*Task statement*
Transcription, pictures excluded: write out the data below exactly.
##############################
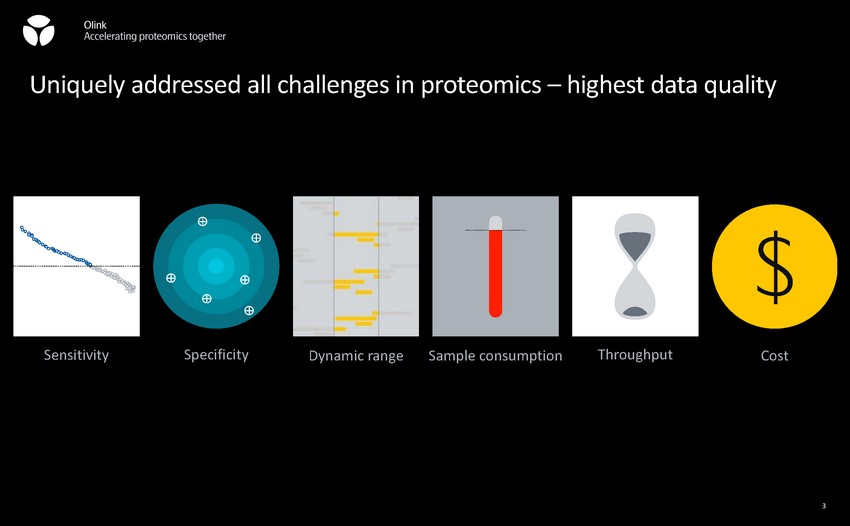 Olink
Accelerating proteomics together

Uniquely addressed all challenges in proteomics – highest data quality

Sensitivity

Specificity

Dynamic range

Sample consumption

Throughput

$

Cost

3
##############################
*Result of the task*
 Olink
Accelerating proteomics together

Uniquely addressed all challenges in proteomics – highest data quality

Sensitivity

Specificity

Dynamic range

Sample consumption

Throughput

$

Cost

3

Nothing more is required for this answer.